Extract provided:

Chocolate’s Hidden Health Benefits

chocolateWho doesn’t love chocolate? For most of us, chocolate is one of life’s guilty pleasures. It’s true that chocolate is a calorie-rich food, but keep in mind that it also has a host of health benefits.

Lower risk of thickened arteries

Researchers in the Netherlands recently published an article in the nutritional journal The FASEB Journal that explains how eating chocolate with a high percentage of cocoa (70 to 80%) can help prevent atherosclerosis. This is the hardening and thickening of the arteries, which may be caused by a lack of physical activity, poor diet and other lifestyle-related factors.

The reason cocoa has this effect is because of the flavonols it contains. Flavonols occur naturally in the cacao pod. They decrease cell adhesion, stopping white blood cells from sticking to the blood vessel walls and thickening your arteries. In turn this increases your arterial elasticity and reduces the risk of cardiovascular disease.

Lower risk of diabetes and obesity

The idea that eating chocolate might lower the risk of obesity is counterintuitive. However, once you understand the chemical composition of cocoa, it starts to make a lot more sense. The flavonols in cocoa have been shown to lower blood-glucose levels, which helps in weight management by keeping your metabolism in check.

You might think that someone suffering from diabetes should stay away from chocolate. Wrong again! Another recent study has confirmed that eating chocolate (as well as wine and berries) can protect you from type-2 diabetes.

Happier kids

Of course simply feeding chocolate to kids can make them smile! In a newer study, however, women who ate chocolate during pregnancy reported that they were better able to handle stress than those who had not eaten it. In turn, this led to happier, calmer babies. The myth that pregnant women should avoid chocolate altogether has been debunked by several modern studies.

Brain food

Next time work, school or life in general is getting you down or stressing you out, do yourself a favour and grab some dark chocolate. Cocoa rich in flavonols boosts blood flow to key parts of the brain, as well as your extremities, for two to three hours after you eat it, improving your alertness and mental acuity. A study performed at Oxford University showed that out of 2,000 people over the age of 70, those who ate flavonol-rich chocolates scored higher on cognitive tests than those who had not.

So – we think it’s time for less guilt and more chocolate! And with Christmas right around the corner it’s a good time to go all out on Christmas chocolates for family and friends too.

Data shown:
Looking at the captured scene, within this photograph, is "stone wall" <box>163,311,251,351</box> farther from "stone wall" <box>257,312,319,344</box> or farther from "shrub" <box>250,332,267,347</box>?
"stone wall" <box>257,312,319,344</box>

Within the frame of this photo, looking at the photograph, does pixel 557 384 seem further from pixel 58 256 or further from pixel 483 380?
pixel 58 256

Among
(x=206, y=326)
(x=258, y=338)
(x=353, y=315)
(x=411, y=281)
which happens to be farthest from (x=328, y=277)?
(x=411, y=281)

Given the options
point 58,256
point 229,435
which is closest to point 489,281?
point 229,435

Directions for this task:
Please reproduce, word for word, the part of the chocolate article that opens with the words containing "Happier kids" and closes with "who had not.". The material has no connection to the chocolate article.

Result of this task:
Happier kids

Of course simply feeding chocolate to kids can make them smile! In a newer study, however, women who ate chocolate during pregnancy reported that they were better able to handle stress than those who had not eaten it. In turn, this led to happier, calmer babies. The myth that pregnant women should avoid chocolate altogether has been debunked by several modern studies.

Brain food

Next time work, school or life in general is getting you down or stressing you out, do yourself a favour and grab some dark chocolate. Cocoa rich in flavonols boosts blood flow to key parts of the brain, as well as your extremities, for two to three hours after you eat it, improving your alertness and mental acuity. A study performed at Oxford University showed that out of 2,000 people over the age of 70, those who ate flavonol-rich chocolates scored higher on cognitive tests than those who had not.